A couple of assholes named Watney (no relation to the guy who got left behind on Mars) and Cabot (no relation to the author of The Princess Diaries) are on their way to a bar when they are forced to make a detour into another dimension. Fortunately, this is a sequel: Cabot has been here before and so rather than dying of thirst in the desert, they find their way to the cardboard city of Coroba. There, the two become embroiled in a plot by Queen Lara to murder her husband and seize power. She imprisons Watney and the rightful heir, Princess Talena, and sends a bounty hunter to capture the escaped Cabot. After much pointless wandering around, the conspiracy is revealed. The bounty hunter kills Lara, Cabot marries Talena and becomes king, Watney is sent back to Earth, and Zeno the High Priest does basically nothing despite being played by the only cast member anybody in the audience has ever heard of.
Quick Note: the 'desert snake' that appears in one shot appears to be a Burmese python, a semi-aquatic species that lives in the rainforests of southeast Asia. They could not have gotten that more wrong if they'd tried.
Besides that stunning failure of herpetology, the thing about this movie that most sticks in my mind is the kissing. Cabot and Talena share several kisses. They're supposed to be epic and passionate, but there's something weirdly mechanical about them, like we're watching exaggerated stop-motion animation of a kiss. It's as if neither Urbano Barberini nor Rebecca Feratti have any actual experience of kissing, and are trying to kiss based on having read an anatomical study of the muscles involved. Gross.
After that, the second thing I remember about the movie is how incredibly fake everything in it looks. Cabot's flashback tells us that Gor is a harsh world, and it breeds harsh people – this is supposed to be a gritty, raw, half-savage place, where the aristocracy wallow in decadence while the common folk toil in the mud, and where death is always a just a hair away. The sets and costumes are admittedly elaborate, and there is at least some unity of design (unlike, say, Deathstalker and the Warriors from Hell, where they just used whatever they could find in the prop warehouse), but everything looks like it was made in a high school art class. King Marlenus' crowns appear to be made of cardboard and hot glue, spray-painted gold. Talena and the 'Leather Women' look like they're wearing bondage gear from Spencer's Gifts, while the dancers are in 'sexy genie' Hallowe'en costumes. The entire city of Coroba is built out of plywood, except for the parts that are built from styrofoam (hence why the slaves are being worked to death in the styrofoam mines). That stupid 'lizard woman' face painted on the wall looks like the work of a twelve-year-old who has just learned how to grid out facial proportions.
The biggest problem with Outlaw, however, is one that only becomes obvious after a little thought. Having pondered the film's story for a while, trying to figure out why it seems so pointless, I eventually realized – it's because Cabot, our ostensible hero, never does anything.
Well, that's not quite true. He does a couple of things, but nothing he does ever matters. He beats up some sand Nazis when they first arrive on Gor, but that has absolutely no connection with the rest of the plot. He gets himself and Watney to Coroba, where he is conveniently present to be framed when Lara murders her husband. Afterwards he flees into the desert where he and his sidekick Hup get lost and wander in circles for a while. They find a group of slavers chasing people in the middle of nowhere for some reason, and stage a jailbreak which frees exactly one slave. Then they're caught by the bounty hunter and taken back to Coroba, where both Lara and Zeno try to bargain for Cabot's loyalty and fail. The villains lose not because of him, but because they turn on each other. The whole movie could have happened just fine even if Cabot never bothered to show up.

*Your assignment:*
Using the movie review above, decide whether each statement agrees with it, and answer yes or no with the review's deciding words quoted exactly. (a) The snake shown in one shot seems to be a Burmese python. (b) The sets and costumes lack any unity of design. (c) Cabot's actions are the reason the villains are defeated.

*Supplied data:*
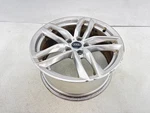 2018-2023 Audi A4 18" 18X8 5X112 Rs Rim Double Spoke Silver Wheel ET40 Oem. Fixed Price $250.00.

*Solution for this task:*
(a) Yes: "the 'desert snake' that appears in one shot appears to be a Burmese python"
(b) No: "there is at least some unity of design"
(c) No: "The villains lose not because of him, but because they turn on each other."